Your answer must be an exact copy of the data, without any pictures.

[DATA SEGMENT — start]

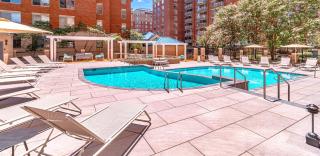 Top Location in Ballston - Pool & Gym Access - Arlington - 3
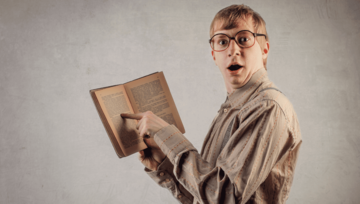 【危険】「本で読んだことを鵜呑みにする人」の残念な末路とは?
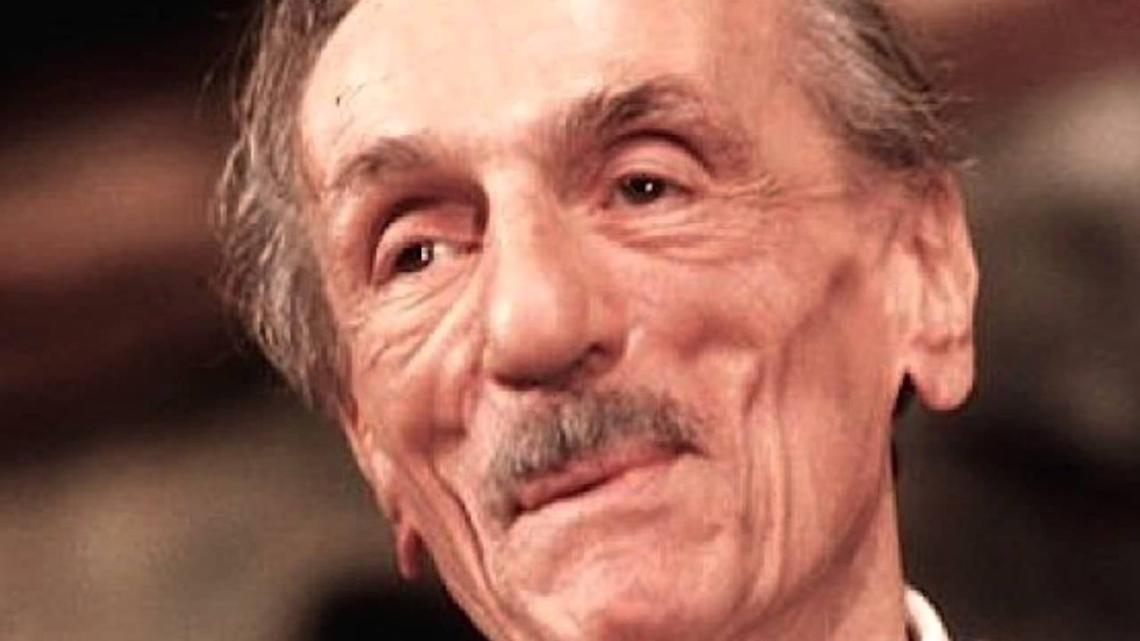 Eduardo ricordato dall’assessorato alla Cultura nell’anniversario della morte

[DATA SEGMENT — finish]

● **TASK OUTPUT**
 Top Location in Ballston - Pool & Gym Access - Arlington - 3
 【危険】「本で読んだことを鵜呑みにする人」の残念な末路とは?
 Eduardo ricordato dall’assessorato alla Cultura nell’anniversario della morte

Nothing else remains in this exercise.